By answering the task 'How to predict the breast caner?', I am using the KNN Classifier to make a prediction.

The data source is from [UCI Machine Learning Repository.](https://archive.ics.uci.edu/ml/datasets/Breast+Cancer+Wisconsin+%28Diagnostic%29)

# Importing Libraries

In [None]:
import numpy as np
import pandas as pd
import matplotlib.pyplot as plt
import seaborn as sns
import operator   # Python 內建 Standard operators as functions

# Read Data

In [None]:
#Read data
df=pd.read_csv('/kaggle/input/breast-cancer-wisconsin-data/data.csv',index_col='id')
df.head() #display the first 5 rows of the dataset

In [None]:
df.info() #information of the dataset

In [None]:
df.describe() #description of the dataset

In [None]:
df.corr() #display the correlation of each variables in the dataset

# Data Preprocess

The column 'Unnamed: 32' can be deleted, because of the missings.

In [None]:
#Drop columns
df= df.drop(['Unnamed: 32'], axis = 1)
df.head()  #display the first 5 rows of the dataset

### Show the no. of diagnosis

In [None]:
sns.catplot(x='diagnosis',data= df, kind= 'count')
plt.show()

### Getting Features and Predict Value

In [None]:
x= df.drop('diagnosis', axis = 1)
y= df['diagnosis']

### Split Data

In [None]:
from sklearn.model_selection import train_test_split

In [None]:
x_train, x_test, y_train, y_test = train_test_split(x, y ,test_size=0.2, random_state=24)
print('x_train:', len(x_train))
print('x_test:', len(x_test))
print('y_train:', len(y_train))
print('y_test:', len(y_test))

# KNN Model

### Finding the appropriate K value of KNN model

The K value is really important for the KNN model.
Therefore, I'll calculate the error rate and make a line plot to find the best value of K.

In [None]:
from sklearn.neighbors import KNeighborsClassifier

In [None]:
error_rate = []

for i in range (2, 11):
  knn = KNeighborsClassifier(n_neighbors=i)
  knn.fit(x_train, y_train)
  pred = knn.predict(x_test)
  error_rate.append(np.mean(pred != y_test)) 
    
plt.figure(figsize = (10,6))

plt.plot(range(2,11), error_rate, color='red', marker='o', markerfacecolor='green',markersize=10)

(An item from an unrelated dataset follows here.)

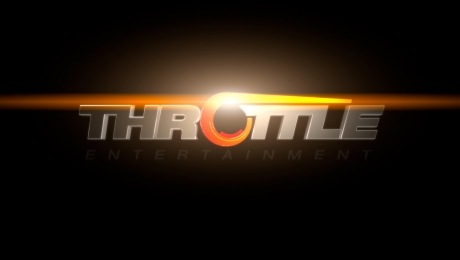 THROTTLE ENTERTAINMENT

plt.title('Error Rate v.s. K')
plt.xlabel('K')
plt.ylabel('Error Rate')
plt.show()

As the plot shows, an appropriate K value can be 5, 6, 7, 8, 9 or 10.

In [None]:
K = 5
knn= KNeighborsClassifier(n_neighbors=K)
knn.fit(x_train,y_train)

pred_knn = knn.predict(x_test)
pred_knn

# Model Validation

I am going to evaluate the model by using classification report, confusion matrix, and accuracy score.

In [None]:
from sklearn.metrics import accuracy_score,confusion_matrix,classification_report

In [None]:
#Classification Report
print(classification_report(y_test,pred_knn))

#Confusion Matrix
confusion_matrix(y_test, pred_knn)
plt.title('K Nearest Neighbors Confusion Matrix')
sns.heatmap(confusion_matrix(y_test, pred_knn), annot= True, cmap='Blues', cbar=False, annot_kws={'size':24})
plt.xlabel('predicted label')
plt.ylabel('true Label')
plt.show()

#Accuracy score
print('Accuracy Score: ' ,accuracy_score(y_test, pred_knn))



**I get an accuracy score of 95.61 % using KNeighborsClassifier**.